The Legislature finds and declares all of the following:
(a) The state is home to many of the world’s top research universities, national laboratories, and leading-edge high-technology companies that generate significant intellectual property.
(b) It is in the interest of the state to ensure that the results of state-funded research are promptly developed and protected and to make the research available in the public domain, where appropriate.
(c) The commercialization of technology developed with the investment of taxpayer dollars in the form of contracts, grants, and agreements could generate public benefit, including, but not limited to, state revenues, favorable pricing, revenue sharing, reinvestment into research, development of new technologies, the commercialization of the product of state-funded research, and the jobs created from these types of research.
(d) It is in the interest of the state to facilitate, promote, and enhance technology transfer programs that will facilitate the transfer of technology into the marketplace for the public benefit.

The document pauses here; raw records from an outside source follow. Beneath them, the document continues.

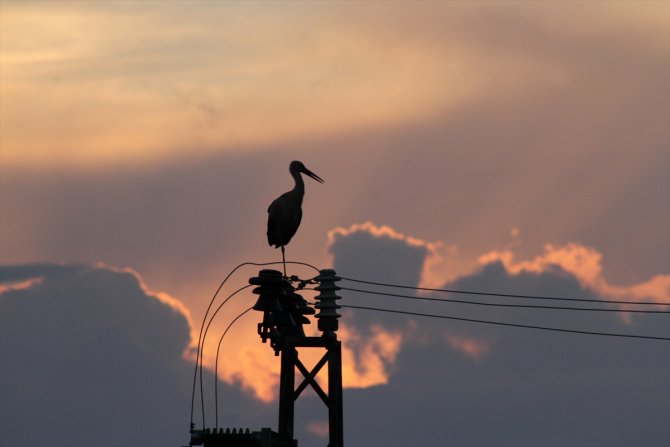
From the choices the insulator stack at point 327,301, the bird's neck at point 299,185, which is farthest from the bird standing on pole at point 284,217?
the insulator stack at point 327,301

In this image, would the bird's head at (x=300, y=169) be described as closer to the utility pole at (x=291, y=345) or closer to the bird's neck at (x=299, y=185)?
the bird's neck at (x=299, y=185)

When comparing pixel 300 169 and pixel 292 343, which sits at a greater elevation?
pixel 300 169

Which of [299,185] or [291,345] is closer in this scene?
[291,345]

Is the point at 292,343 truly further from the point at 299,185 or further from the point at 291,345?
the point at 299,185

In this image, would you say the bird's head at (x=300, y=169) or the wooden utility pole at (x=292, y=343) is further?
the bird's head at (x=300, y=169)

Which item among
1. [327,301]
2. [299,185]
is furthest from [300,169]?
[327,301]

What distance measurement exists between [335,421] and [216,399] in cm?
A: 250

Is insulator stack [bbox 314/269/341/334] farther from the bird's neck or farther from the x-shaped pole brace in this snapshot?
the bird's neck

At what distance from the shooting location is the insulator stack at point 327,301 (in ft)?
102

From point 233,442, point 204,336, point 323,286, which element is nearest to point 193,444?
point 233,442

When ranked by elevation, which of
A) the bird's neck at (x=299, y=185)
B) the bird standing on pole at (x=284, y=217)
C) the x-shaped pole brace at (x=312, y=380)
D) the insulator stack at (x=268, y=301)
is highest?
the bird's neck at (x=299, y=185)

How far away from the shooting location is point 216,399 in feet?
97.0

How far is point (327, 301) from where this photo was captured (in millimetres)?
31766

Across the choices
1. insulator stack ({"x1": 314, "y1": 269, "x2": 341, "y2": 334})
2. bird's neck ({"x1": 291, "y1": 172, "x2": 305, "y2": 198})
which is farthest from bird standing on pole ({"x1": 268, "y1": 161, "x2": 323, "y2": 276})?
insulator stack ({"x1": 314, "y1": 269, "x2": 341, "y2": 334})
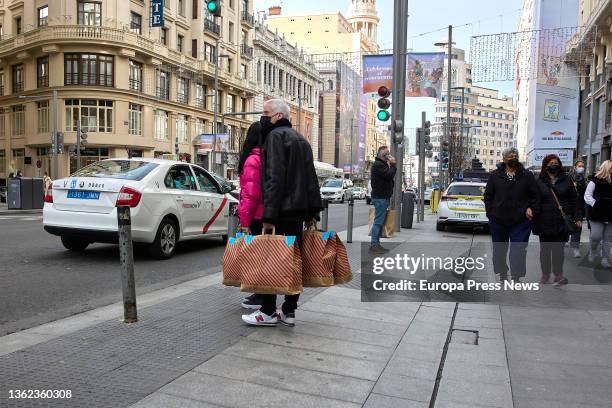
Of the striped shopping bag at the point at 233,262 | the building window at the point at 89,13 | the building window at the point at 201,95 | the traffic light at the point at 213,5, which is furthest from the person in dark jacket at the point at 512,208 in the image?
the building window at the point at 201,95

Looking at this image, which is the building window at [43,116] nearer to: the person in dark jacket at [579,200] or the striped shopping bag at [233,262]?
the person in dark jacket at [579,200]

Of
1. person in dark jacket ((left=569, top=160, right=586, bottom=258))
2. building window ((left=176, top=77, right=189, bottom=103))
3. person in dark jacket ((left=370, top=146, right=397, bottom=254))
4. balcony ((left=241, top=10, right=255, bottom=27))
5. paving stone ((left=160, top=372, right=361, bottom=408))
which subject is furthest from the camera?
balcony ((left=241, top=10, right=255, bottom=27))

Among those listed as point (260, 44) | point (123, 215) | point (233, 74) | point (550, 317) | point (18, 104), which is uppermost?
point (260, 44)

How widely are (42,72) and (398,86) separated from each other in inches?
1276

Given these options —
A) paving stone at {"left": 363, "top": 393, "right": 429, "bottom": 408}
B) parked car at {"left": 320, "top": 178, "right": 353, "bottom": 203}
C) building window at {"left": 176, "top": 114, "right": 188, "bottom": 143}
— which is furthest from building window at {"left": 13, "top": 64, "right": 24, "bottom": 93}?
paving stone at {"left": 363, "top": 393, "right": 429, "bottom": 408}

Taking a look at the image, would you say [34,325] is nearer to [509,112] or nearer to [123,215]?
[123,215]

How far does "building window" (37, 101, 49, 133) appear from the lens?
37.6 m

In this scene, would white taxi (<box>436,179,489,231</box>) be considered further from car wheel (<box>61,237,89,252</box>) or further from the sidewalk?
car wheel (<box>61,237,89,252</box>)

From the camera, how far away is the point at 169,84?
41.7m

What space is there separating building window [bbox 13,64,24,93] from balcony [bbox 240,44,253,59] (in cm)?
2034

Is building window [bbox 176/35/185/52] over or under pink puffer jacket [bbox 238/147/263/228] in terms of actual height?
over

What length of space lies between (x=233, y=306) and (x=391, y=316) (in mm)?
1587

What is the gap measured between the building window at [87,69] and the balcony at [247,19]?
20256mm

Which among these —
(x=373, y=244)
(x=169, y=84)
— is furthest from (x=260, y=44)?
(x=373, y=244)
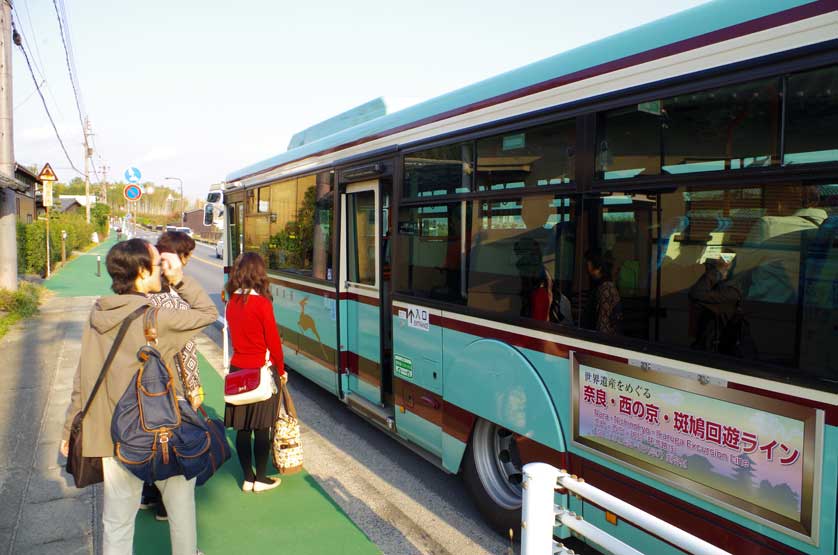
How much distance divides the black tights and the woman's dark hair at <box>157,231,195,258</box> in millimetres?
1592

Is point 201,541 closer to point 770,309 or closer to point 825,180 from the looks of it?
point 770,309

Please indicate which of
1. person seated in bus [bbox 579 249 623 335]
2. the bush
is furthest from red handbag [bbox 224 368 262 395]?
the bush

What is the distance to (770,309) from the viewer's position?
2662 millimetres

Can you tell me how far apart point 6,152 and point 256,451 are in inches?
486

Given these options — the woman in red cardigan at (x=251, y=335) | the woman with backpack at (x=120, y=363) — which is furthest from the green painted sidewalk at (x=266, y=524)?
the woman with backpack at (x=120, y=363)

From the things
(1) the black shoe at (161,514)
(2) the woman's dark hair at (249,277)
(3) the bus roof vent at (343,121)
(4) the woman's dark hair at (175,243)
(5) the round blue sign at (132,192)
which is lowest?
(1) the black shoe at (161,514)

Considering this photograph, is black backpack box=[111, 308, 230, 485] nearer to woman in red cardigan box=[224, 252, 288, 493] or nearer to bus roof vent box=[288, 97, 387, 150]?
woman in red cardigan box=[224, 252, 288, 493]

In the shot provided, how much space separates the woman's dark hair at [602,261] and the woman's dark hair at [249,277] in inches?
99.1

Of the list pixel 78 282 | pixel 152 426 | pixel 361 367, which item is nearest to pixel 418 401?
pixel 361 367

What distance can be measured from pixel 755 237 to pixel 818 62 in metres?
0.74

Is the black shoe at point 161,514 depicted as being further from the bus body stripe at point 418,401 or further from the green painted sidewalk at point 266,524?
the bus body stripe at point 418,401

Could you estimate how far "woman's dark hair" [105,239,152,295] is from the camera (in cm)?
308

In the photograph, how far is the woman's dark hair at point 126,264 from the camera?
3080mm

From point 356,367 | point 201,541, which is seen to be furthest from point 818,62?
point 356,367
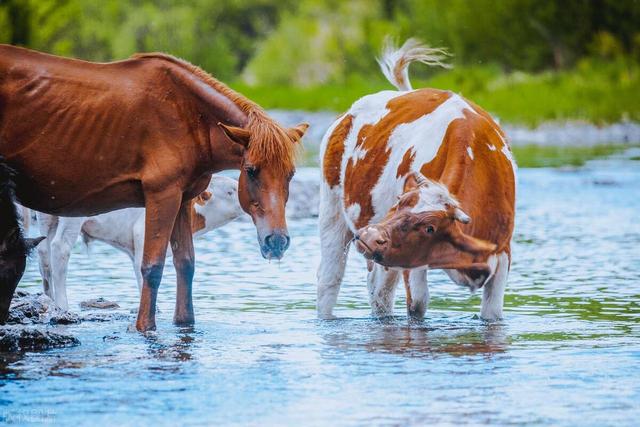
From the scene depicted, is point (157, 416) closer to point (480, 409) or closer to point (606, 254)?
point (480, 409)

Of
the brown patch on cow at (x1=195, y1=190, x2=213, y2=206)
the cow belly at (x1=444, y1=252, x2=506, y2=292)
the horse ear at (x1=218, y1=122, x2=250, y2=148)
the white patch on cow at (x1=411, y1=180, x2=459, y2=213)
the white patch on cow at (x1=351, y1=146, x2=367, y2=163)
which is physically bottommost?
the cow belly at (x1=444, y1=252, x2=506, y2=292)

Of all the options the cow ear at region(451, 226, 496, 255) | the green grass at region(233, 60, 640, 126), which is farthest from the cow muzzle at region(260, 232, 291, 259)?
the green grass at region(233, 60, 640, 126)

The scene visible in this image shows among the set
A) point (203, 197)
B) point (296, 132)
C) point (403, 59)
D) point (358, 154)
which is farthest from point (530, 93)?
point (296, 132)

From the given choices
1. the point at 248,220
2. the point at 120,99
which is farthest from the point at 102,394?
the point at 248,220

(e) The Legislature supports the use of efficient models to develop and streamline infrastructures, policies, and processes for the management of intellectual property developed under state funding in order to stimulate economic development in the state while, at the same time, minimizing costs of administering policies in this area.
(f) It is the intent of the Legislature that the rights of state agencies and departments to track and manage intellectual property created with any state funds shall be interpreted so as to promote the benefit to the public.
(g) It is the intent of the Legislature that the Department of General Services have access to information about intellectual property created by state employees and by state-funded research, consistent with state and federal laws and regulations governing access to this information.
(h) The Legislature recognizes that the licensing of or limitations on the use of intellectual property should accommodate free expression and, therefore, state agencies and departments should not develop policies or procedures to license or otherwise limit the use of the state’s intellectual property in expressive works created by nonstate employees or without state funding.
(Added by Stats. 2012, Ch. 463, Sec. 1. (AB 744) Effective January 1, 2013.)